Sebenarnya gelas yang aku gunakan bekas buat teh yang aku minum, untuk mengirit sabun cuci piring makanya memilih menggunakan ulang toh juga aku sendiri yang minum. Tak butuh waktu lama kopi sudah di seduh, tinggal menunggu sedikit panasnya menguap untuk bisa di nikmati. Sambil nunggu sedikit dingin main dengan nduk. Keingat kopi, akhirnya aku ambil-lah kopi di meja belakang dibawa ke depan agar dekat dan bisa main dengan nduk. Tapi alangkah terkejutnya waktu melihat gelas yang ternyata polos.
Ya ternyata gelasnya sudah berubah. Gelas yang biasa aku gunakan ada merk (gelas gratisan dari beli susu) sedangkan sekarang polos. Deeg rasa mulai ga enk. Beneran edian gegara gelas saja bisa bikin pusing sampai galau.

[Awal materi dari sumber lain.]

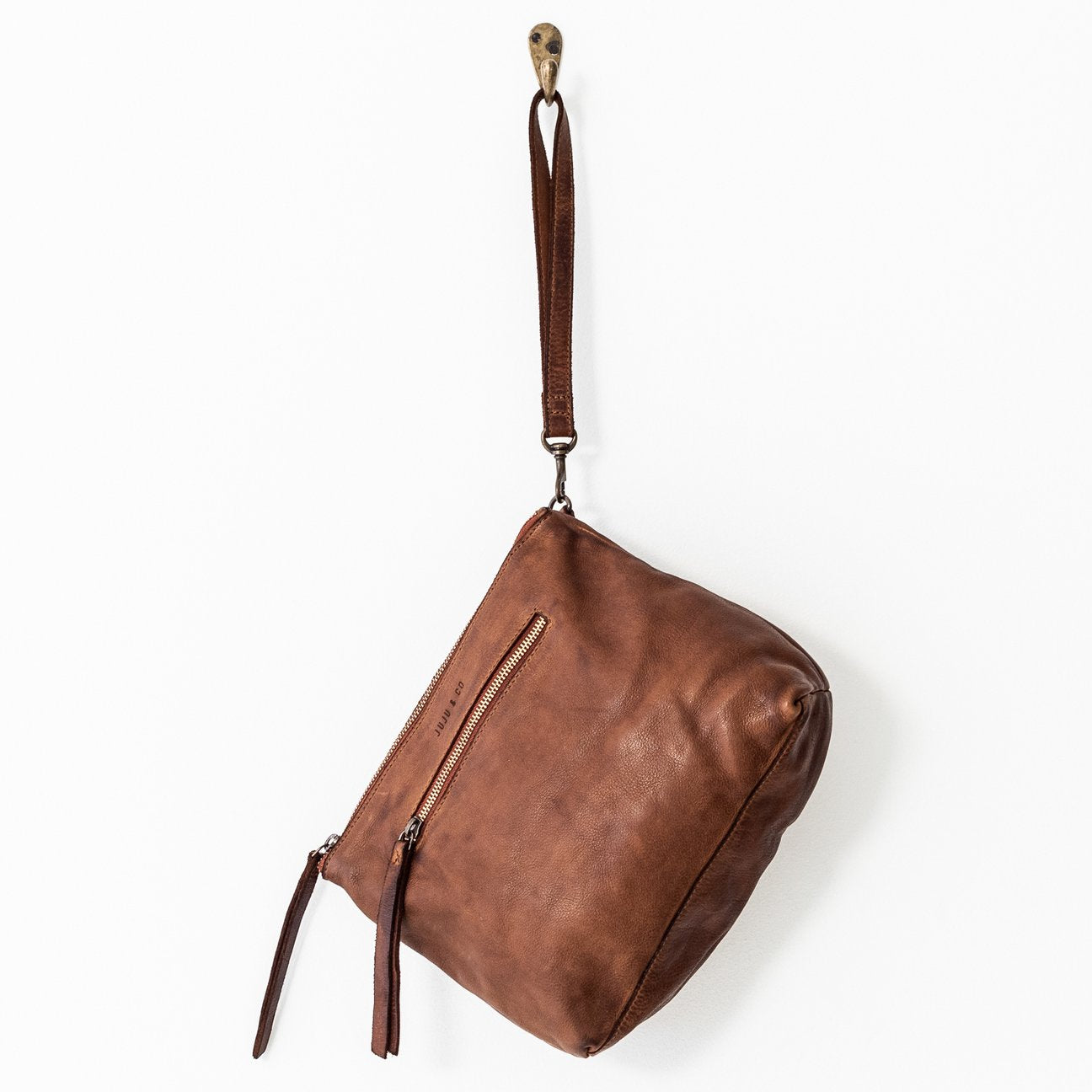 Juju & Co - large essential leather pouch - cognac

Aku coba ingat-ingat lagi gelas yang aku pakai tapi memang beneran ada cap tidak polos karena memang kebiasaan jika gelas yang aku pakai lagi kotor maka akan menggunakan mug kalau ga ya gelas es teh yang ada tulisannya untuk mengukuhkan kepemilikan jadi hampir ga pernah pakai gelas yang lain.
Seketika rasanya ingin buang tu kopi, tapi perasaan ga tega datang. Pamali buang makanan, semuanya harus di syukuri karena itu rejeki. Tapi, untuk meminumnya beneran ga ada selera tenggorokan seketika seperti sudah terportal dengan sempurna. Aku ga tau itu gelas siapa, lalu aku ingat-ingat lagi apakah ada orang bertamu ; ada tapi aku ingat benar jika gelas yang digunakan bukan yang ada pegangannya, apakah gelas bapak sepertinya juga bukan dan tak mungkin juga milik simbok ataupun ade karena mereka ga suka menggunakan gelas kaca lalu gelas siapakah ini secara gelas di meja dalam keadaan terpakai dengan sedikit sisa air teh di dalamnya.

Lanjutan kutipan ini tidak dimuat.